William Dargan, an engineer, from Killeshin near Carlow town, Ireland completed the building of Ireland’s first railway line in 1834. The line, which is 10km long ran from Westland Row station (now Dublin Pearse) in Dublin city to Kingstown (now Dún Laoghaire). It was the first suburban and commuter railway line in the world and continues to operate to the present day.
In 1825 the Stockton and Darlington Railway in England had proved successful for the colliery owners and encouraged investment in the railways. In the same year an attempt to build a railway from Dublin to Kingstown failed to get approval. A year later in 1826 a railway line between Waterford and Limerick was authorised. However work on the line did not commence until 1848, by which time trains had been running on the line from Dublin to Kingstown for over a decade.
The company which would build the Dublin to Kingstown railway was founded in 1831. Following the passing of the necessary parliamentary act the contract to build the railway line was awarded to William Dargan. William Dargan was born near Carlow town on February 28th 1799. In his early career he built roads in England and Ireland most notably the road from Dublin to Howth. Following the successful completion of the first railway line in Ireland, Dargan went on to build over 1,300km of Ireland’s railways. He is often referred to as the father of the Irish rail network. He was also responsible for a host of other infrastructure projects around Ireland and he funded the Great Industrial Exhibition in Dublin in 1853.
Construction on the new railway line began on April 11th 1833. Several engineering difficulties and opposition from some landowners along the route had to be overcome. Up to 1,800 people were employed when building was at its peak. It was built within the agreed budget and on time. The first journey was made by horse drawn coach, when one of the lines was complete.
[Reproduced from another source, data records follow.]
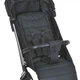 Дитяча прогулянкова коляска El Camino ME 1129 Link Black Striped до 22 кг - зображення 6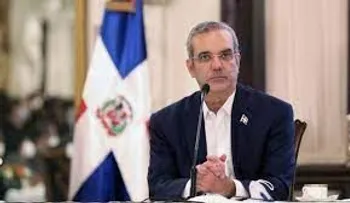 Malkún denuncia una conspiración contra el Gobierno de Luis Abinader, sin identificar nombres 
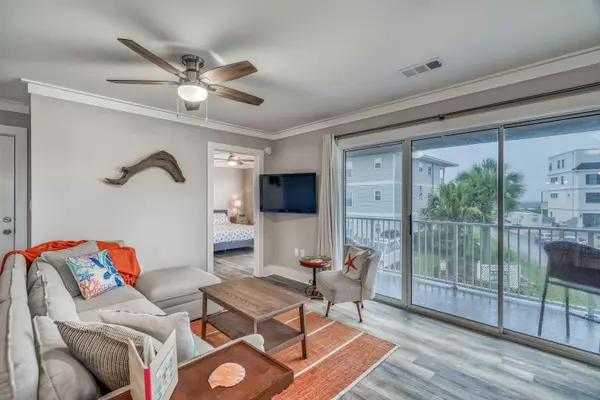 Santa Rosa Beach, FL 32459,11 Beachside Drive  #321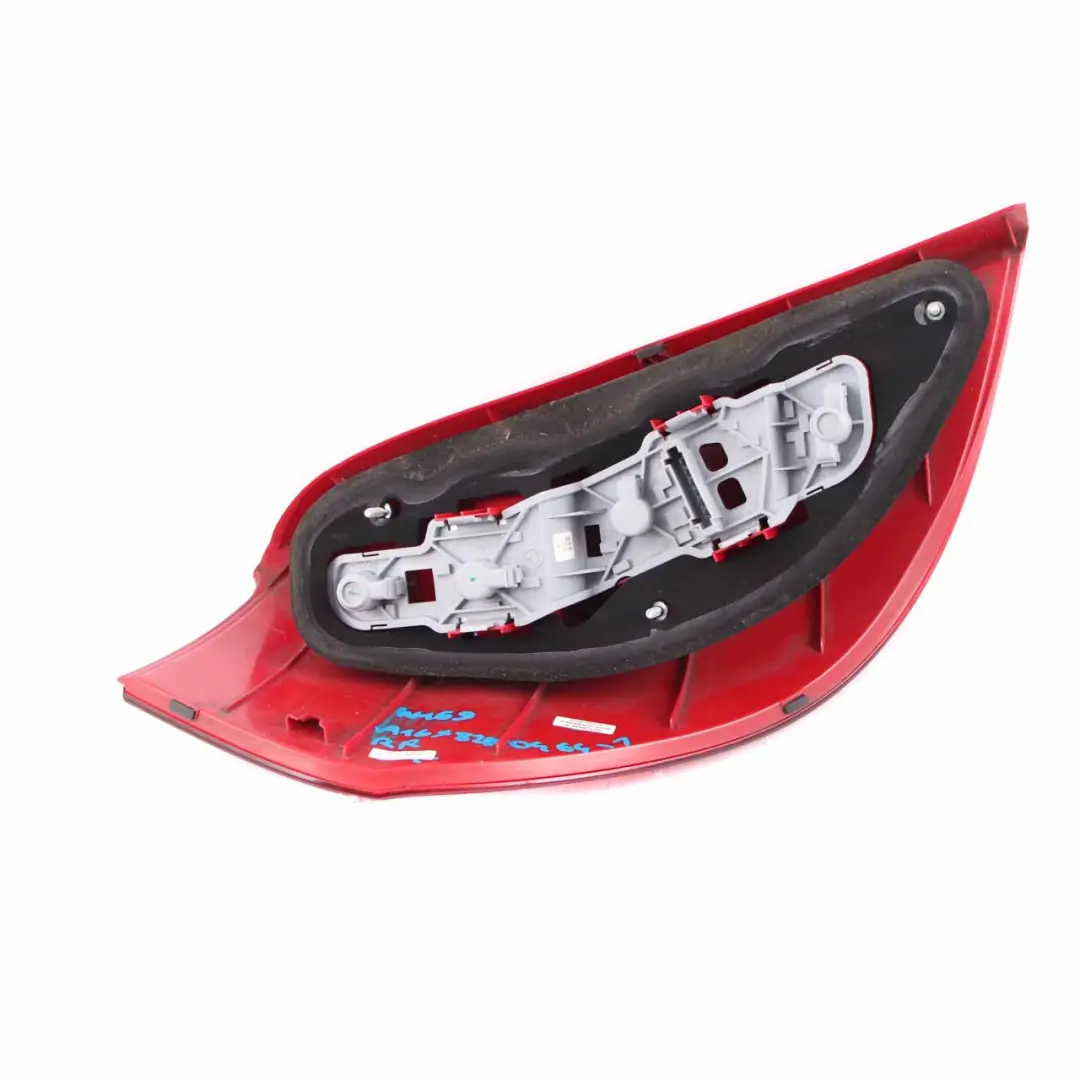 Lamp Mercedes W169 Right O/S Tail Light Side Panel to Rear with Part number A1698200464 Rear Lamp Mercedes W169 Right O/S Tail Light Side Panel - SKU A1698200464-1 - Part number A1698200464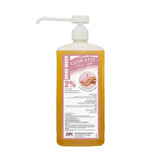 Antiseptic Hand Soap Chlorhexidine 2% + Isopropyl Alcohol 4% - 1 Liter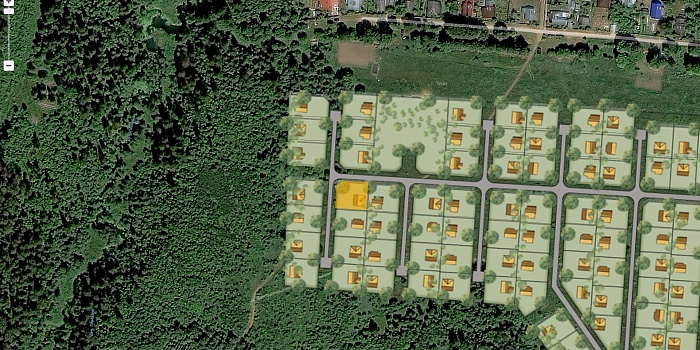 участок №45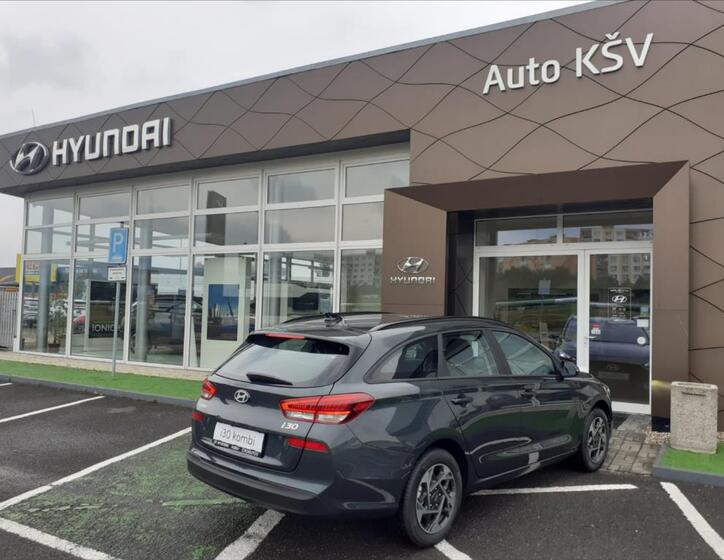 Hyundai i30 3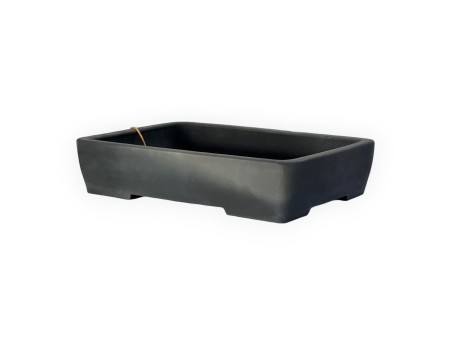 Tokoname - Suisho-en - 41 cm rechthoekig aardewerk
The journey was made in July 1834 by directors of the company and their friends.
Though the new service was resented by many, over 300,000 passengers used it in the first six months when it began service in 1834. Trains ran every half hour from 6am until midnight. It was later decided to extend the railway southwards. Isambard Brunel was appointed as consulting engineer for the line to Greystones. The railway line eventually reached Wexford in 1872. The first trial run of a train from Dublin to Kingstown consisted of eight carriages hauled by a steam locomotive. Described as being ‘filled with ladies and gentlemen’ the trial run took place on October 9th 1834.
Ireland’s first railway from Dublin (Dublin Pearse) to Kingstown (Dún Laoghaire) was officially opened in the year 1834 On This Day.